Roche und Novartis legen an Hämatologie-Fachkongress EHA Langfristdaten vor

Die beiden Pharmakonzerne Roche und Novartis legen im Zuge des derzeit in Madrid laufenden Hämatologie-Fachkongresses EHA (European Hematology Association) neue Daten zu verschiedenen Medikamenten aus diesem Behandlungs-Gebiet vor. Roche etwa informiert ausführlich über seine Mittel Gazyva/Gazyvaro und Venclexta/Venclyxto. Novartis steht vor allem mit CTL019 und Tasigna im Blick.
23.06.2017 09:36

Wie Roche am Freitag mitteilt, unterstützen die weiteren Daten aus der GALLIUM-Studie den klinischen Vorteil von Gazyva/Gazyvaro (Obinutuzumab) bei Patienten, die an einem zuvor unbehandelten follikulärem Lymphom leiden. Verglichen mit einer Behandlung mit Rituxan/MabThera (Rituximab) hätten Patienten bei einer Behandlung mit Gazyva/Gazyvaro länger überlebt, ohne dass die Krankheit zurückkehrt - und das unabhängig von der jeweiligen Chemotherapie.

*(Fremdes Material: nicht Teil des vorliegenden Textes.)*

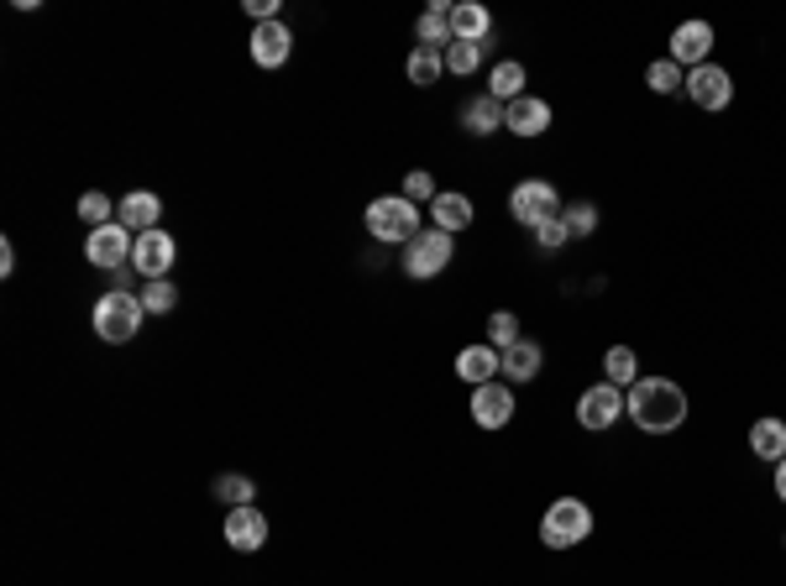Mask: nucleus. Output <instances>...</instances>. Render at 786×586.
<instances>
[{
    "label": "nucleus",
    "mask_w": 786,
    "mask_h": 586,
    "mask_svg": "<svg viewBox=\"0 0 786 586\" xmlns=\"http://www.w3.org/2000/svg\"><path fill=\"white\" fill-rule=\"evenodd\" d=\"M488 94L503 100V105H514V100L524 94V64H514V58L493 64V73H488Z\"/></svg>",
    "instance_id": "26"
},
{
    "label": "nucleus",
    "mask_w": 786,
    "mask_h": 586,
    "mask_svg": "<svg viewBox=\"0 0 786 586\" xmlns=\"http://www.w3.org/2000/svg\"><path fill=\"white\" fill-rule=\"evenodd\" d=\"M561 220H567L572 241H582V235L597 231V205H593V199H577V205H567V210H561Z\"/></svg>",
    "instance_id": "33"
},
{
    "label": "nucleus",
    "mask_w": 786,
    "mask_h": 586,
    "mask_svg": "<svg viewBox=\"0 0 786 586\" xmlns=\"http://www.w3.org/2000/svg\"><path fill=\"white\" fill-rule=\"evenodd\" d=\"M687 100L697 111H729V100H734V79L729 69H718V64H703V69H687Z\"/></svg>",
    "instance_id": "8"
},
{
    "label": "nucleus",
    "mask_w": 786,
    "mask_h": 586,
    "mask_svg": "<svg viewBox=\"0 0 786 586\" xmlns=\"http://www.w3.org/2000/svg\"><path fill=\"white\" fill-rule=\"evenodd\" d=\"M420 215L425 210H420L414 199H405V194H383V199L367 205L362 220H367V235H373V241H383V246H409L414 235L425 231V226H420Z\"/></svg>",
    "instance_id": "2"
},
{
    "label": "nucleus",
    "mask_w": 786,
    "mask_h": 586,
    "mask_svg": "<svg viewBox=\"0 0 786 586\" xmlns=\"http://www.w3.org/2000/svg\"><path fill=\"white\" fill-rule=\"evenodd\" d=\"M472 199L467 194H435V205H430V226L435 231H446V235H456V231H467L472 226Z\"/></svg>",
    "instance_id": "20"
},
{
    "label": "nucleus",
    "mask_w": 786,
    "mask_h": 586,
    "mask_svg": "<svg viewBox=\"0 0 786 586\" xmlns=\"http://www.w3.org/2000/svg\"><path fill=\"white\" fill-rule=\"evenodd\" d=\"M503 111H509V105L482 90V94H472V100L462 105V126H467L472 137H493V131H503Z\"/></svg>",
    "instance_id": "19"
},
{
    "label": "nucleus",
    "mask_w": 786,
    "mask_h": 586,
    "mask_svg": "<svg viewBox=\"0 0 786 586\" xmlns=\"http://www.w3.org/2000/svg\"><path fill=\"white\" fill-rule=\"evenodd\" d=\"M593 535V508L582 503V497H556L540 518V544L546 550H572Z\"/></svg>",
    "instance_id": "4"
},
{
    "label": "nucleus",
    "mask_w": 786,
    "mask_h": 586,
    "mask_svg": "<svg viewBox=\"0 0 786 586\" xmlns=\"http://www.w3.org/2000/svg\"><path fill=\"white\" fill-rule=\"evenodd\" d=\"M645 84H650V90H656V94H676V90H682V84H687V73L676 69L671 58H656V64L645 69Z\"/></svg>",
    "instance_id": "31"
},
{
    "label": "nucleus",
    "mask_w": 786,
    "mask_h": 586,
    "mask_svg": "<svg viewBox=\"0 0 786 586\" xmlns=\"http://www.w3.org/2000/svg\"><path fill=\"white\" fill-rule=\"evenodd\" d=\"M503 131H514V137H546L550 131V105L540 94H520L509 111H503Z\"/></svg>",
    "instance_id": "15"
},
{
    "label": "nucleus",
    "mask_w": 786,
    "mask_h": 586,
    "mask_svg": "<svg viewBox=\"0 0 786 586\" xmlns=\"http://www.w3.org/2000/svg\"><path fill=\"white\" fill-rule=\"evenodd\" d=\"M288 53H294V32L284 26V16L252 26V64H258V69H284Z\"/></svg>",
    "instance_id": "14"
},
{
    "label": "nucleus",
    "mask_w": 786,
    "mask_h": 586,
    "mask_svg": "<svg viewBox=\"0 0 786 586\" xmlns=\"http://www.w3.org/2000/svg\"><path fill=\"white\" fill-rule=\"evenodd\" d=\"M215 497H220V503H231V508H247V503L258 497V487H252V476H237V471H226V476L215 482Z\"/></svg>",
    "instance_id": "32"
},
{
    "label": "nucleus",
    "mask_w": 786,
    "mask_h": 586,
    "mask_svg": "<svg viewBox=\"0 0 786 586\" xmlns=\"http://www.w3.org/2000/svg\"><path fill=\"white\" fill-rule=\"evenodd\" d=\"M535 252H561V246H567V241H572V231H567V220H561V215H556V220H540V226H535Z\"/></svg>",
    "instance_id": "34"
},
{
    "label": "nucleus",
    "mask_w": 786,
    "mask_h": 586,
    "mask_svg": "<svg viewBox=\"0 0 786 586\" xmlns=\"http://www.w3.org/2000/svg\"><path fill=\"white\" fill-rule=\"evenodd\" d=\"M750 450H755L761 461H782L786 456V420L765 414V420L750 424Z\"/></svg>",
    "instance_id": "23"
},
{
    "label": "nucleus",
    "mask_w": 786,
    "mask_h": 586,
    "mask_svg": "<svg viewBox=\"0 0 786 586\" xmlns=\"http://www.w3.org/2000/svg\"><path fill=\"white\" fill-rule=\"evenodd\" d=\"M226 544L241 550V555H252L267 544V514H262L258 503H247V508H231L226 514Z\"/></svg>",
    "instance_id": "13"
},
{
    "label": "nucleus",
    "mask_w": 786,
    "mask_h": 586,
    "mask_svg": "<svg viewBox=\"0 0 786 586\" xmlns=\"http://www.w3.org/2000/svg\"><path fill=\"white\" fill-rule=\"evenodd\" d=\"M446 22H452L456 43H488V37H493V11H488V5H477V0L452 5V11H446Z\"/></svg>",
    "instance_id": "17"
},
{
    "label": "nucleus",
    "mask_w": 786,
    "mask_h": 586,
    "mask_svg": "<svg viewBox=\"0 0 786 586\" xmlns=\"http://www.w3.org/2000/svg\"><path fill=\"white\" fill-rule=\"evenodd\" d=\"M509 420H514V388H509V382H482V388H472L477 429H503Z\"/></svg>",
    "instance_id": "12"
},
{
    "label": "nucleus",
    "mask_w": 786,
    "mask_h": 586,
    "mask_svg": "<svg viewBox=\"0 0 786 586\" xmlns=\"http://www.w3.org/2000/svg\"><path fill=\"white\" fill-rule=\"evenodd\" d=\"M405 73H409V84L430 90V84L446 73V53H435V47H414V53L405 58Z\"/></svg>",
    "instance_id": "25"
},
{
    "label": "nucleus",
    "mask_w": 786,
    "mask_h": 586,
    "mask_svg": "<svg viewBox=\"0 0 786 586\" xmlns=\"http://www.w3.org/2000/svg\"><path fill=\"white\" fill-rule=\"evenodd\" d=\"M503 356V377H509V382H535V377H540V367H546V352H540V346H535V341H514V346H509V352H499Z\"/></svg>",
    "instance_id": "21"
},
{
    "label": "nucleus",
    "mask_w": 786,
    "mask_h": 586,
    "mask_svg": "<svg viewBox=\"0 0 786 586\" xmlns=\"http://www.w3.org/2000/svg\"><path fill=\"white\" fill-rule=\"evenodd\" d=\"M446 0H435L430 11H420V22H414V37H420V47H435V53H446V47L456 43L452 37V22H446Z\"/></svg>",
    "instance_id": "22"
},
{
    "label": "nucleus",
    "mask_w": 786,
    "mask_h": 586,
    "mask_svg": "<svg viewBox=\"0 0 786 586\" xmlns=\"http://www.w3.org/2000/svg\"><path fill=\"white\" fill-rule=\"evenodd\" d=\"M143 305H137V294H100L95 309H90V325L105 346H126V341H137V330H143Z\"/></svg>",
    "instance_id": "3"
},
{
    "label": "nucleus",
    "mask_w": 786,
    "mask_h": 586,
    "mask_svg": "<svg viewBox=\"0 0 786 586\" xmlns=\"http://www.w3.org/2000/svg\"><path fill=\"white\" fill-rule=\"evenodd\" d=\"M782 544H786V535H782Z\"/></svg>",
    "instance_id": "39"
},
{
    "label": "nucleus",
    "mask_w": 786,
    "mask_h": 586,
    "mask_svg": "<svg viewBox=\"0 0 786 586\" xmlns=\"http://www.w3.org/2000/svg\"><path fill=\"white\" fill-rule=\"evenodd\" d=\"M16 273V252H11V241H0V278H11Z\"/></svg>",
    "instance_id": "37"
},
{
    "label": "nucleus",
    "mask_w": 786,
    "mask_h": 586,
    "mask_svg": "<svg viewBox=\"0 0 786 586\" xmlns=\"http://www.w3.org/2000/svg\"><path fill=\"white\" fill-rule=\"evenodd\" d=\"M173 257H179V246H173V235L158 226V231H143L137 235V252H132V267H137V278L158 283L168 278V267H173Z\"/></svg>",
    "instance_id": "10"
},
{
    "label": "nucleus",
    "mask_w": 786,
    "mask_h": 586,
    "mask_svg": "<svg viewBox=\"0 0 786 586\" xmlns=\"http://www.w3.org/2000/svg\"><path fill=\"white\" fill-rule=\"evenodd\" d=\"M79 220H84L90 231H100V226H116V205H111L100 188H90V194L79 199Z\"/></svg>",
    "instance_id": "30"
},
{
    "label": "nucleus",
    "mask_w": 786,
    "mask_h": 586,
    "mask_svg": "<svg viewBox=\"0 0 786 586\" xmlns=\"http://www.w3.org/2000/svg\"><path fill=\"white\" fill-rule=\"evenodd\" d=\"M241 5H247V16H252V22H278V0H241Z\"/></svg>",
    "instance_id": "36"
},
{
    "label": "nucleus",
    "mask_w": 786,
    "mask_h": 586,
    "mask_svg": "<svg viewBox=\"0 0 786 586\" xmlns=\"http://www.w3.org/2000/svg\"><path fill=\"white\" fill-rule=\"evenodd\" d=\"M708 53H714V26L708 22H682L671 32V64L676 69H703L708 64Z\"/></svg>",
    "instance_id": "11"
},
{
    "label": "nucleus",
    "mask_w": 786,
    "mask_h": 586,
    "mask_svg": "<svg viewBox=\"0 0 786 586\" xmlns=\"http://www.w3.org/2000/svg\"><path fill=\"white\" fill-rule=\"evenodd\" d=\"M452 257H456V235H446V231H420L414 241H409V252H405V273L414 283H425V278H441L446 267H452Z\"/></svg>",
    "instance_id": "7"
},
{
    "label": "nucleus",
    "mask_w": 786,
    "mask_h": 586,
    "mask_svg": "<svg viewBox=\"0 0 786 586\" xmlns=\"http://www.w3.org/2000/svg\"><path fill=\"white\" fill-rule=\"evenodd\" d=\"M137 305H143V314H173V305H179V288L168 278L158 283H143V294H137Z\"/></svg>",
    "instance_id": "29"
},
{
    "label": "nucleus",
    "mask_w": 786,
    "mask_h": 586,
    "mask_svg": "<svg viewBox=\"0 0 786 586\" xmlns=\"http://www.w3.org/2000/svg\"><path fill=\"white\" fill-rule=\"evenodd\" d=\"M456 377H462L467 388H482V382L503 377V356L493 352V346H462V352H456Z\"/></svg>",
    "instance_id": "18"
},
{
    "label": "nucleus",
    "mask_w": 786,
    "mask_h": 586,
    "mask_svg": "<svg viewBox=\"0 0 786 586\" xmlns=\"http://www.w3.org/2000/svg\"><path fill=\"white\" fill-rule=\"evenodd\" d=\"M629 420L640 424L645 435H676L687 424V393L671 377H640L629 388Z\"/></svg>",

Zu Venclexta/Venclyxto wiederum kündigt Roche Ergebnisse aus verschiedenen Programmen an, die allesamt zeigten, dass das Mittel als Monotherapie bei hoch-Risiko-Patienten, die an einer chronischen lymphatischen Leukämie (CLL) leiden und mit dem Mittel als Monotherapie behandelt wurden, einen Vorteil zeigte. Dieser erste B-Cell-Lymphoma-spezifische Inhibitor stelle einen möglichen neuen Ansatz dar, um verschiedene Formen von Blutkrebs zu behandeln, schreibt Roche in der Medienmitteilung weiter.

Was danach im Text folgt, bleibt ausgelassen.